-- Request --
Present the stretch from the start of the entries through the line containing "6.06 meters" as a two-column CSV with the headers "prompt" and "answer". Each entry goes on its own row, with its text and its answer each in a single quoted field and any line breaks replaced by spaces. Omit the pictures.

-- Dataset --
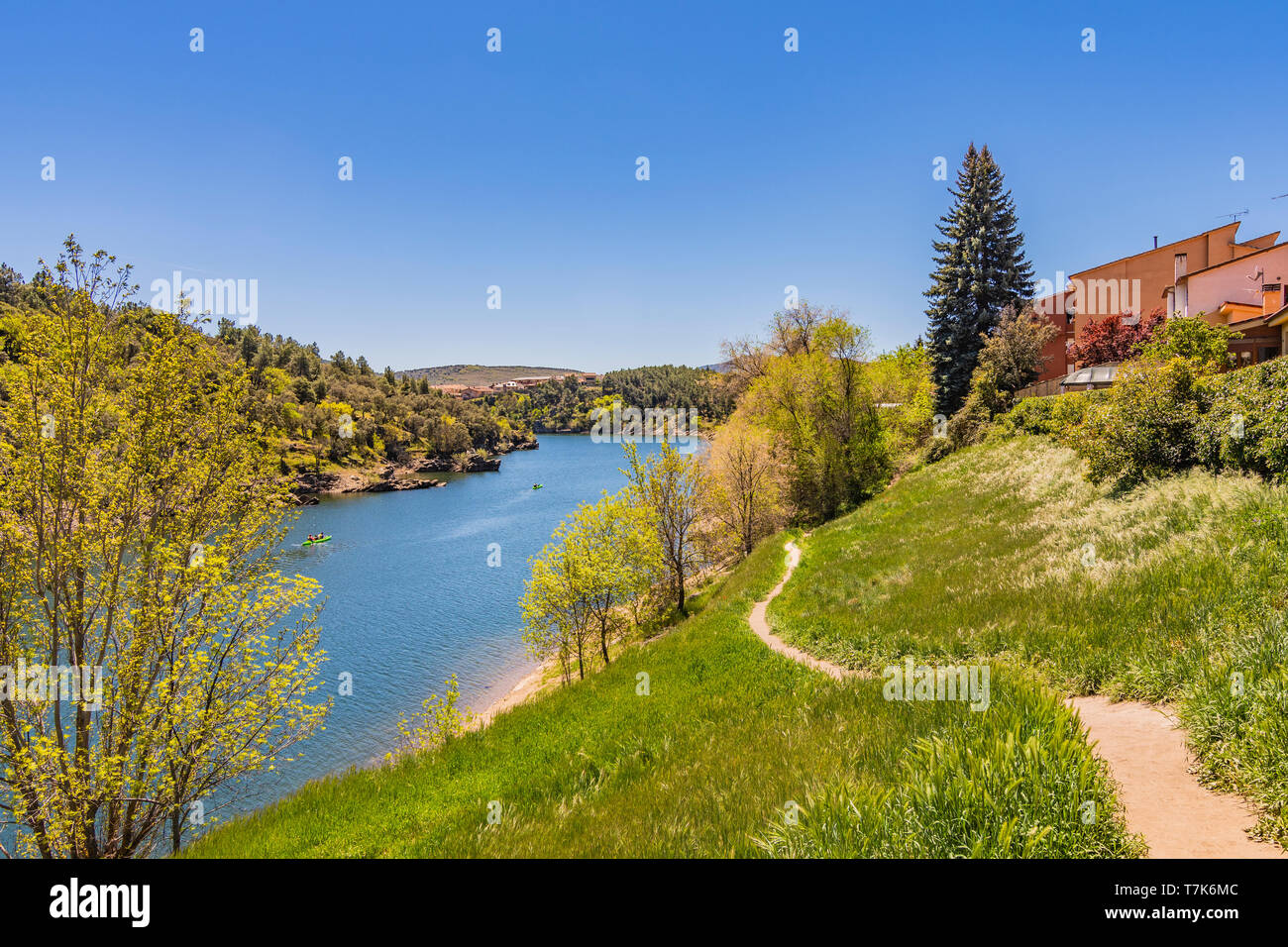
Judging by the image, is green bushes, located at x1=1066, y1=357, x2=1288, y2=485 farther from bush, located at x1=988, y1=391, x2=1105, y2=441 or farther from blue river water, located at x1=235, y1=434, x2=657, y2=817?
blue river water, located at x1=235, y1=434, x2=657, y2=817

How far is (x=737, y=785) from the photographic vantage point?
6.06 meters

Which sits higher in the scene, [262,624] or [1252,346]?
[1252,346]

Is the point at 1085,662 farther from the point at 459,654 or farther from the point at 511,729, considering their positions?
the point at 459,654

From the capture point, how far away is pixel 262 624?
1438 cm

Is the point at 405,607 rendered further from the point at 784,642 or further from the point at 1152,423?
the point at 1152,423

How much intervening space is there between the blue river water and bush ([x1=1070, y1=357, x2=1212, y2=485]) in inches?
909

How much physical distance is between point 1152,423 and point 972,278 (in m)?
35.8

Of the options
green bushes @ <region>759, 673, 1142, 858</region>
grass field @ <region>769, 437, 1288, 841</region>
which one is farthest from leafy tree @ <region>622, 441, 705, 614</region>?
green bushes @ <region>759, 673, 1142, 858</region>

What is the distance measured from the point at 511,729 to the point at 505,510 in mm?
70815

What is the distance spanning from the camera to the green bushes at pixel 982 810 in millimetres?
4051

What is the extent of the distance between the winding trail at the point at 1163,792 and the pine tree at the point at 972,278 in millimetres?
41553

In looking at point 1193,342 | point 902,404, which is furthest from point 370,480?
point 1193,342

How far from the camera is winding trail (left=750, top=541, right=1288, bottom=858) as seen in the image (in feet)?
13.5
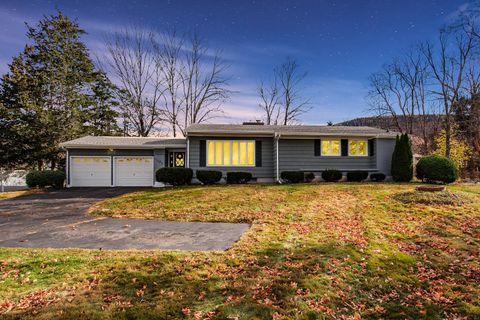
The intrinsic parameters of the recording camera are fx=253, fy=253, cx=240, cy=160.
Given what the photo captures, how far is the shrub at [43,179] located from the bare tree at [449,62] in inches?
1114

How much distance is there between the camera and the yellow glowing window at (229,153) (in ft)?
50.5

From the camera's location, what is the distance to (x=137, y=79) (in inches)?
1080

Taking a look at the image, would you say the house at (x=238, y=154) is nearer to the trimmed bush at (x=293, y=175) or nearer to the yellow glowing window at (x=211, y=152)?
the yellow glowing window at (x=211, y=152)

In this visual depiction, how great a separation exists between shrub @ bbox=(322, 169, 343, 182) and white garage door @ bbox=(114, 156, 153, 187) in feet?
36.3

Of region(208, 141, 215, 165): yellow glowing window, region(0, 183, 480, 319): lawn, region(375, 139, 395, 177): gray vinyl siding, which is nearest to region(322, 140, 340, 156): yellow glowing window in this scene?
region(375, 139, 395, 177): gray vinyl siding

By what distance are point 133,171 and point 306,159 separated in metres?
11.3

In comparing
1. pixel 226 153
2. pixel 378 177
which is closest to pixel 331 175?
pixel 378 177

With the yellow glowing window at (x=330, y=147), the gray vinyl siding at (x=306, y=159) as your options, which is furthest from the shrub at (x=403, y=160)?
the yellow glowing window at (x=330, y=147)

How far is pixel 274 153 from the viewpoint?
51.8 ft

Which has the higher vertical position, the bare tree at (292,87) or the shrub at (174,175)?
the bare tree at (292,87)

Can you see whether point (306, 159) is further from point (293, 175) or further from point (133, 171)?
point (133, 171)

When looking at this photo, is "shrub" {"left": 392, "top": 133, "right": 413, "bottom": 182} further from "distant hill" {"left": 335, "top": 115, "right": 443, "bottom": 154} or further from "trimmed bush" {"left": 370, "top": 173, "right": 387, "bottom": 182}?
"distant hill" {"left": 335, "top": 115, "right": 443, "bottom": 154}

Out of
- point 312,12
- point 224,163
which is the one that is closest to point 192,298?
point 224,163

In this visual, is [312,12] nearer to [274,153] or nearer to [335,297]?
[274,153]
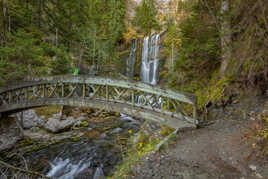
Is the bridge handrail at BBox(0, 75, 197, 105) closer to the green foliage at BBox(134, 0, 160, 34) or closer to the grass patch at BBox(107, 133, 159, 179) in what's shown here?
the grass patch at BBox(107, 133, 159, 179)

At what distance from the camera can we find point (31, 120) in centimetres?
1056

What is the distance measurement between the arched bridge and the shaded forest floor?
100cm

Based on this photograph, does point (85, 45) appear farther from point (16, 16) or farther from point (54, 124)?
point (54, 124)

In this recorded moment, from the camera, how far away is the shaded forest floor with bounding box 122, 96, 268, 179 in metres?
2.84

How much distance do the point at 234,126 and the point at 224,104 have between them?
1.30m

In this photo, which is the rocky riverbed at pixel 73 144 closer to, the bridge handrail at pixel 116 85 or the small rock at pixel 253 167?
the bridge handrail at pixel 116 85

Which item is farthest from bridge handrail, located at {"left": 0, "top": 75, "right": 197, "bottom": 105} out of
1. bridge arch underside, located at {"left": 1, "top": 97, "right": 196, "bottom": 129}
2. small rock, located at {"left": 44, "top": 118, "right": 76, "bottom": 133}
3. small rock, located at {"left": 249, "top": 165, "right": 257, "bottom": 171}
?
small rock, located at {"left": 44, "top": 118, "right": 76, "bottom": 133}

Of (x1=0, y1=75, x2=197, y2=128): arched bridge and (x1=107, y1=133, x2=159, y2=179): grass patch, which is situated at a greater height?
(x1=0, y1=75, x2=197, y2=128): arched bridge

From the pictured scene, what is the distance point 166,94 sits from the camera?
5.40 metres

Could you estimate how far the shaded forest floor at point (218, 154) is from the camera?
2.84 meters

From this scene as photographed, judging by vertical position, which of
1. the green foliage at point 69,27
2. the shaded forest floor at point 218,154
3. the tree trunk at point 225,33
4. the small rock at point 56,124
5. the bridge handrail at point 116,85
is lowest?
the small rock at point 56,124

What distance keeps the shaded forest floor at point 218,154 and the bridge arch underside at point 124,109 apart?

-- Exercise answer --
prompt,answer
"Judging by the image, is green bushes, located at x1=1066, y1=357, x2=1288, y2=485 farther from bush, located at x1=988, y1=391, x2=1105, y2=441 or farther from blue river water, located at x1=235, y1=434, x2=657, y2=817?","blue river water, located at x1=235, y1=434, x2=657, y2=817"
"How far is (x=737, y=785) from the photographic vantage point?","6.06 meters"